From left: Ralph Fiennes, Matthias Schoenaerts, Tilda Swinton, and Dakota Johnson as the sexually charged foursome in A Bigger Splash / Courtesy Fox Searchlight Pictures
From left: Ralph Fiennes, Matthias Schoenaerts, Tilda Swinton, and Dakota Johnson as the sexually charged foursome in A Bigger Splash. Courtesy Fox Searchlight Pictures.

The bohemian pairings in the film are something that Swinton might well understand. Born into an Anglo-Scottish family with noble roots and educated at posh boarding schools, she rebelled early on, joining the Communist party and hanging with avant-garde artists in London. She had twin sons 17 years ago with John Byrne, a playwright and painter and her partner of many years. The family moved to Nairn, in the Highlands of Scotland, and then several years later, Swinton became tabloid fodder when she fell in love with a much younger man, the German–New Zealand artist Sandro Kopp. Now Swinton and Kopp live together in Nairn and share the duties of bringing up her boys with Byrne and his new companion.

Though the 55-year-old Swinton has acted in major Hollywood franchises, such as playing the White Witch in The Chronicles of Narnia, and won an Oscar for her role as a corporate operative in Michael Clayton, opposite George Clooney, her more typical modus operandi is the kind of creative partnerships she has formed with Guadagnino. Even in Hollywood she tends to collaborate with the same auteurs, such as Wes Anderson (Moonrise Kingdom; The Grand Budapest Hotel) and the Coen brothers (Burn After Reading; Hail, Caesar!). This has been true for her entire career—ever since she was a 25-year-old Cambridge grad tooling around the London theater scene and shot her first feature, Caravaggio (1986), a dreamy biography of the renaissance painter, with experimental filmmaker Derek Jarman. She continued to work with Jarman in film after film, till his death in 1994 from AIDS.

Tilda Swinton in Derek Jarman’s Caravaggio (1986) / Zeitgeist Films
Tilda Swinton in Derek Jarman’s Caravaggio (1986). Zeitgeist Films.

“Everyone who worked with Jarman worked behind the camera,” Swinton has said. “It was clear that there was nowhere else I could have gone to have that kind of experimental license to play. And so, to a certain extent, I’ve never done anything else, although I have had the great blessing to have been ‘invited,’ as I describe it, to other people’s parties in Hollywood, for example, to go and learn other ways to make films. But what I do—what my real work is—is developing films with filmmakers from scratch.”

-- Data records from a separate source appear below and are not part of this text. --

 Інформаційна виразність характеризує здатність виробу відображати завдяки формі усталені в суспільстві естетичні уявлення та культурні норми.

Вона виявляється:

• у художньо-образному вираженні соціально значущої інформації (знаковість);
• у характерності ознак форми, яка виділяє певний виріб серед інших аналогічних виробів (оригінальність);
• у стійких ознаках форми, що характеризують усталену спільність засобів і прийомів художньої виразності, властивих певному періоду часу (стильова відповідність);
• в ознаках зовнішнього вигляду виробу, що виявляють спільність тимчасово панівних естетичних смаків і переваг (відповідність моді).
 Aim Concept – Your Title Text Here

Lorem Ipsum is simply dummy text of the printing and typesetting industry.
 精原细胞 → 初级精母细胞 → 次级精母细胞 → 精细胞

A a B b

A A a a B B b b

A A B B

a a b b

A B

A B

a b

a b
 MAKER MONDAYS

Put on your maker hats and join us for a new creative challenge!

And that’s how she came to work with Guadagnino and help create A Bigger Splash. “You build up this shorthand and this sensibility that you share. And you build it up by living alongside one another—you know, sitting at a kitchen table, going on long journeys together, gardening alongside one another, talking about the cinema you’re interested in, talking about the life you’re interested in—just sharing a kind of palette. And then, out of that shared conversation and shared sensibility, you make a few films. And that’s what it is like with Luca: the more years we accrue, the more films we accrue, the more life we accrue. We’re closer and closer all the time.”